Please provide a brief written answer for the following questions.

17. A carpet company advertises that it will deliver your carpet within 15 days of purchase. A sample of 49 past customers is taken. The average delivery time in the sample was 16.2 days. The population standard deviation is 5.6 days.

a. State the null and alternative hypotheses.
[tex]\[ H_0: \mu \leq 15, \quad H_1: \mu \ \textgreater \ 15 \][/tex]

b. Using a critical value, test the null hypothesis at the 5% level of significance.
[tex]\[
\frac{16.2-15}{\frac{5.6}{\sqrt{49}}} = 1.5 \quad \text{fail to reject} \\
1.5 \ \textless \ 1.645
\][/tex]

c. Using a p-value, test the hypothesis at the 5% level of significance.
[tex]\[ \text{p-value} = 0.06 \quad \text{fail to reject} \][/tex]

d. Compute the probability of a Type II error if the true average delivery time is 17 days after purchase.
[tex]\[
\frac{16.2 - 17}{\frac{5.6}{\sqrt{49}}} = -1.01
\][/tex]



Answer :

Certainly! Let's go through each part of the problem step-by-step.

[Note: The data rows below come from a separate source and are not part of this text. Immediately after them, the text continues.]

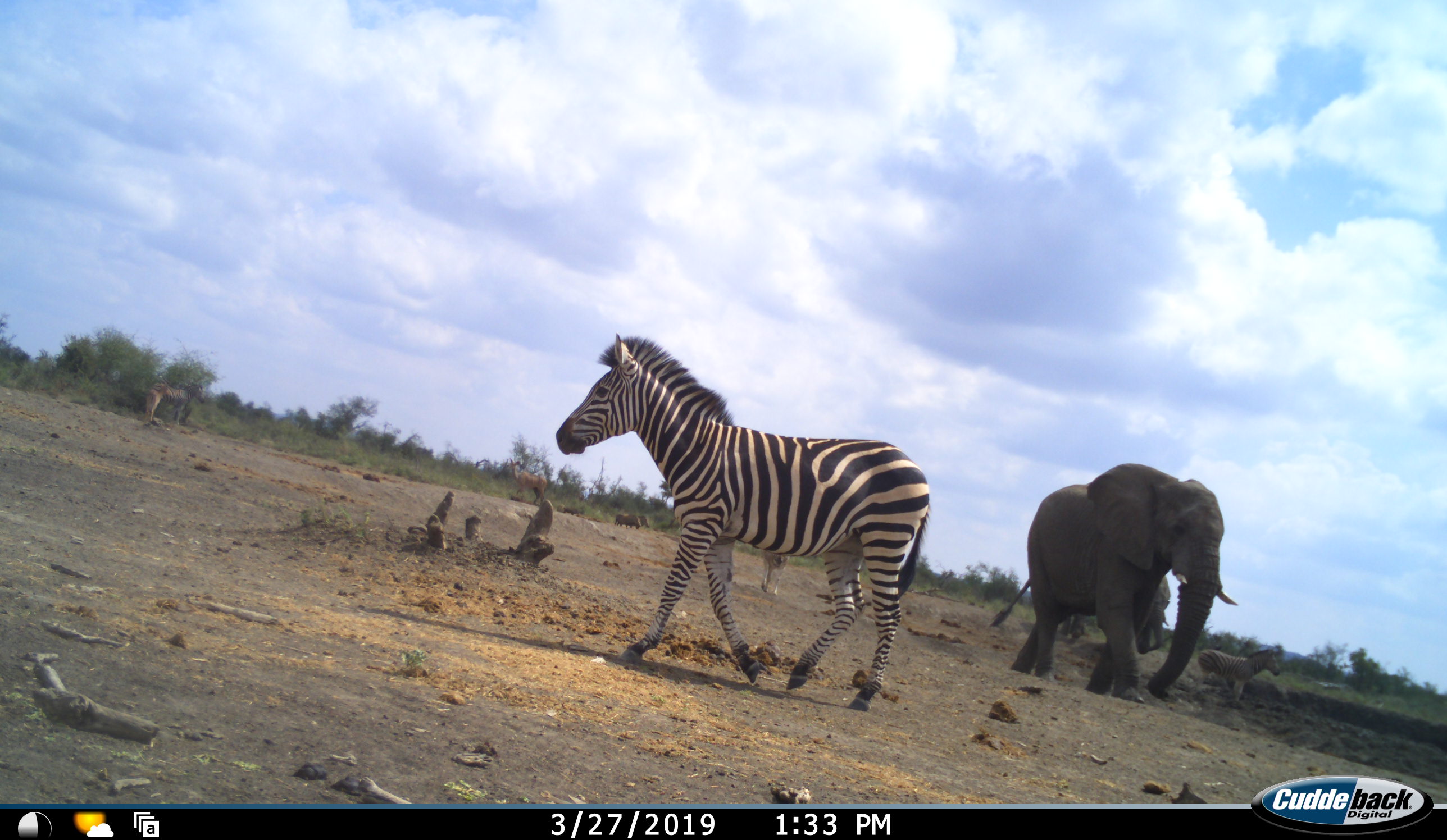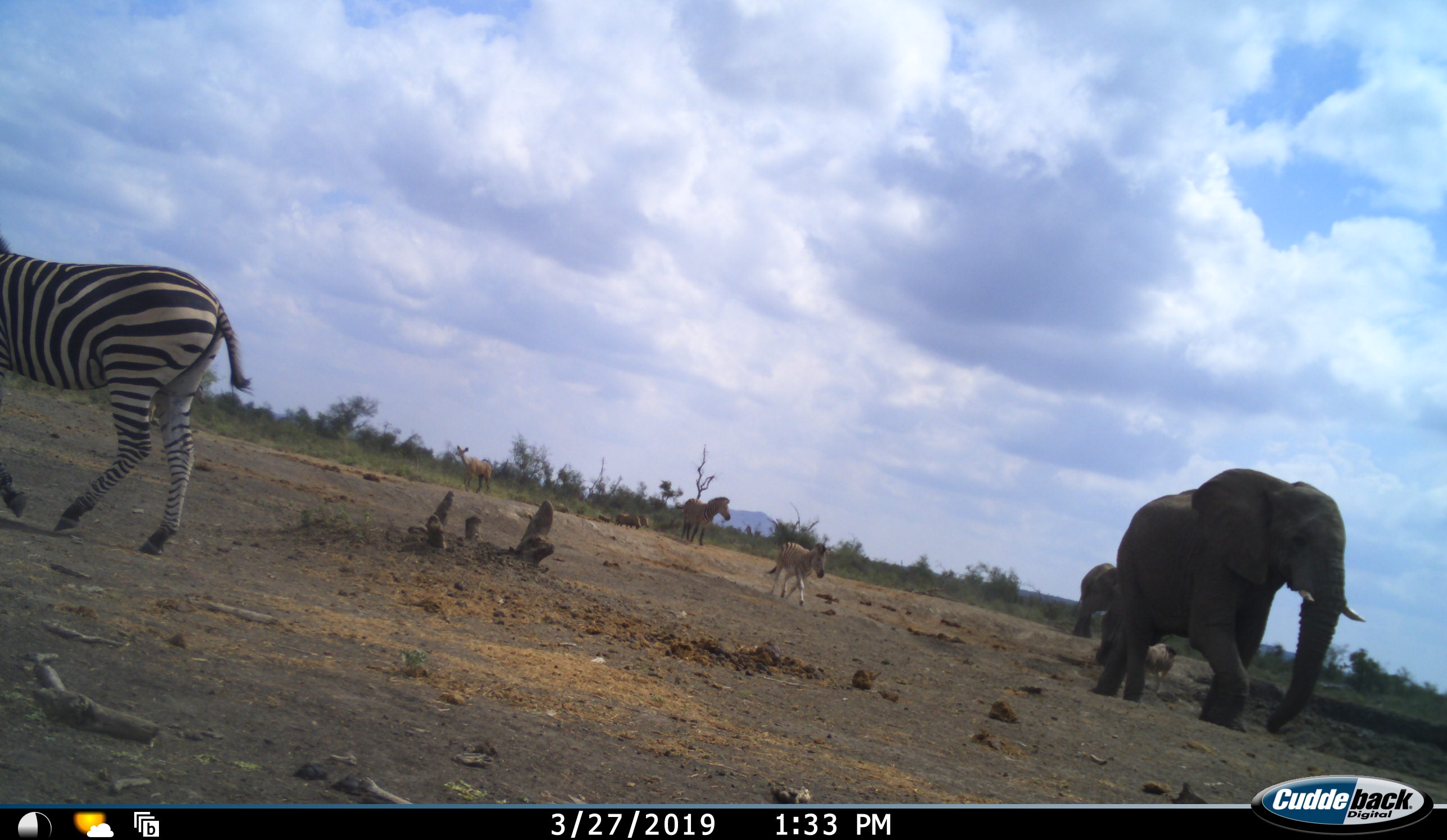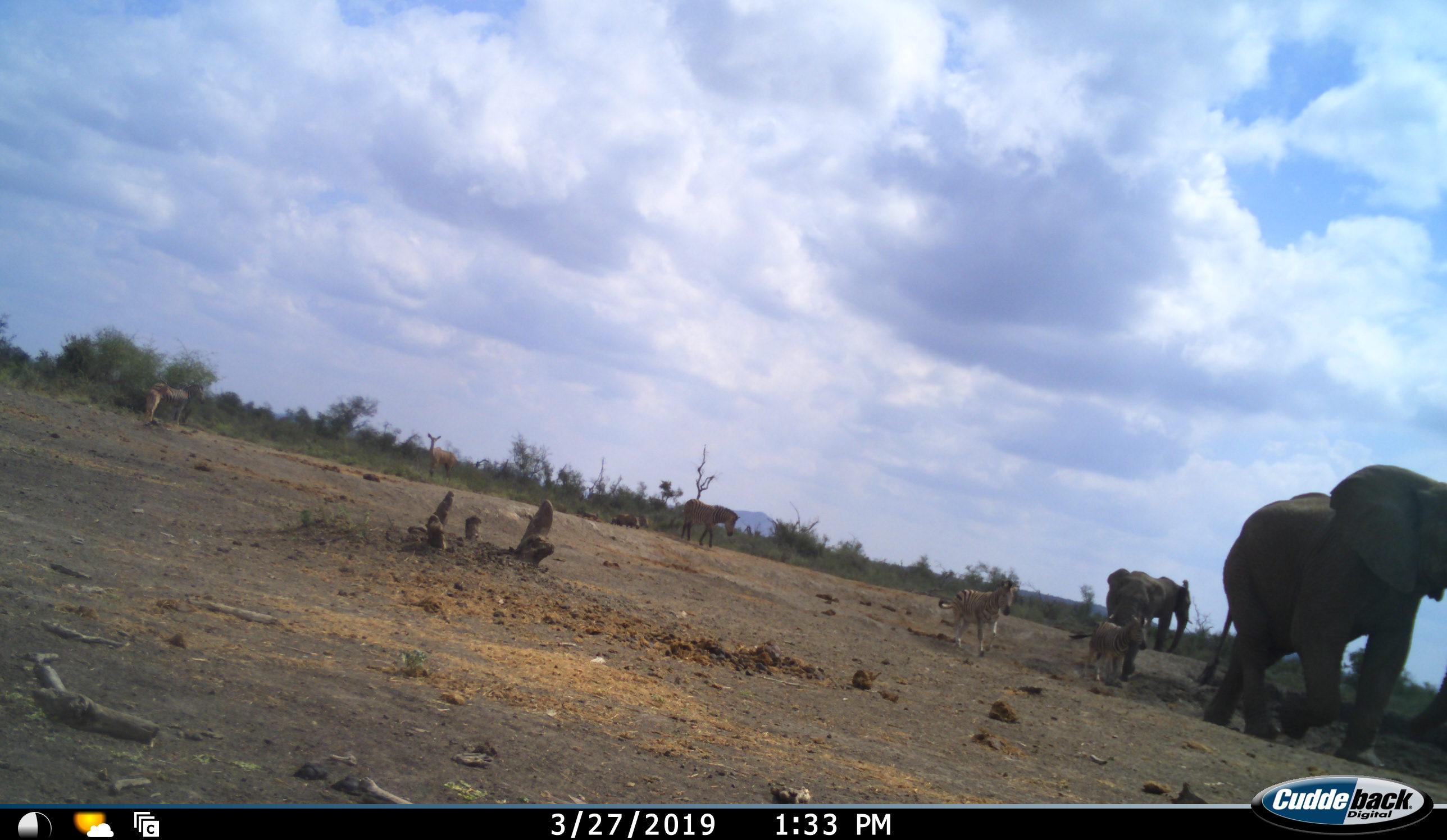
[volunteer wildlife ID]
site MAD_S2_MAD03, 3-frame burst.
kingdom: Animalia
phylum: Chordata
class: Mammalia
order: Proboscidea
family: Elephantidae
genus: Loxodonta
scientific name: Loxodonta africana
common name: african bush elephant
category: elephant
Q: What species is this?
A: Elephant (african bush elephant) (Loxodonta africana).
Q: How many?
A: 3.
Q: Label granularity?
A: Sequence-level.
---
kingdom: Animalia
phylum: Chordata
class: Mammalia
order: Perissodactyla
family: Equidae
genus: Equus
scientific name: Equus quagga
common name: plains zebra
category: zebraplains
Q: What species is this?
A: Zebraplains (plains zebra) (Equus quagga).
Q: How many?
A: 4.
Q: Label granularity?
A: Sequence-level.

### a. State the null and alternative hypotheses.
The null and alternative hypotheses are formulated as follows:
- Null Hypothesis [tex]\( H_0: \mu \leq 15 \)[/tex] days
- Alternative Hypothesis [tex]\( H_1: \mu > 15 \)[/tex] days

### b. Using a critical value, test the null hypothesis at the 5% level of significance.

1. Calculate the Z value for the sample mean:
[tex]\[ Z = \frac{16.2 - 15}{\frac{5.6}{\sqrt{49}}} = \frac{1.2}{0.8} = 1.5 \][/tex]

2. Determine the critical value for a one-tailed test at the 5% significance level:
[tex]\[ \text{Critical value} \approx 1.645 \][/tex]

3. Compare the calculated Z value to the critical value:
[tex]\[ 1.5 < 1.645 \][/tex]

Since the Z value (1.5) is less than the critical value (1.645), we fail to reject the null hypothesis at the 5% significance level.

### c. Using a p-value, test the hypothesis at the 5% level of significance.

4. Determine the p-value for the calculated Z value:
[tex]\[ \text{p-value} \approx 0.0668 \][/tex]

5. Compare the p-value to the significance level:
[tex]\[ \text{Significance level} = 0.05 \][/tex]

Since the p-value (0.0668) is greater than the significance level (0.05), we fail to reject the null hypothesis at the 5% level of significance.

### d. Compute the probability of a Type II error if the true average delivery time is 17 days after purchase.

6. Calculate the Z value for the true mean of 17 days:
[tex]\[ Z = \frac{16.2 - 17}{\frac{5.6}{\sqrt{49}}} = \frac{-0.8}{0.8} = -1.0 \][/tex]

7. Find the probability corresponding to this Z value:
[tex]\[ \text{Probability} \approx 0.1587 \][/tex]

The probability of a Type II error, denoted as [tex]\( \beta \)[/tex], is approximately 0.1587 when the true average delivery time is 17 days.

In summary:
- We fail to reject the null hypothesis both by using the critical value and the p-value at the 5% significance level.
- The probability of a Type II error when the true average delivery time is 17 days is approximately 0.1587.